What the exercise asks>
Rewrite the records below with every "further" changed to "farther" and everything else unchanged. Leave the pictures out of your version.

Provided entries>
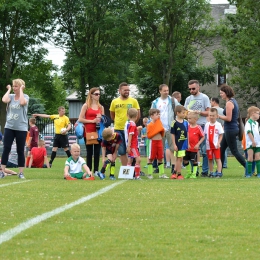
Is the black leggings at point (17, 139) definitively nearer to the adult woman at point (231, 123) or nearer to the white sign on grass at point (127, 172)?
the white sign on grass at point (127, 172)

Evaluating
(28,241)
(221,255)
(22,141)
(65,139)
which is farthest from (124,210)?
A: (65,139)

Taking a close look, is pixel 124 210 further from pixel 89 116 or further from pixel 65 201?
pixel 89 116

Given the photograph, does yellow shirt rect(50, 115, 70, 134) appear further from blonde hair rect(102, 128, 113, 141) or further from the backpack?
blonde hair rect(102, 128, 113, 141)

Response below>
Is the black leggings at point (17, 139) definitively nearer to the adult woman at point (231, 123) or nearer to the white sign on grass at point (127, 172)?
the white sign on grass at point (127, 172)

Evaluating
(28,241)
(221,255)
(22,141)
(65,139)
which is farthest from (124,210)?
A: (65,139)

Taking a close look, is pixel 124 210 farther from pixel 89 116 or farther from pixel 65 201?
pixel 89 116

Given the photograph, does yellow shirt rect(50, 115, 70, 134) appear farther from blonde hair rect(102, 128, 113, 141) or farther from the backpack?
blonde hair rect(102, 128, 113, 141)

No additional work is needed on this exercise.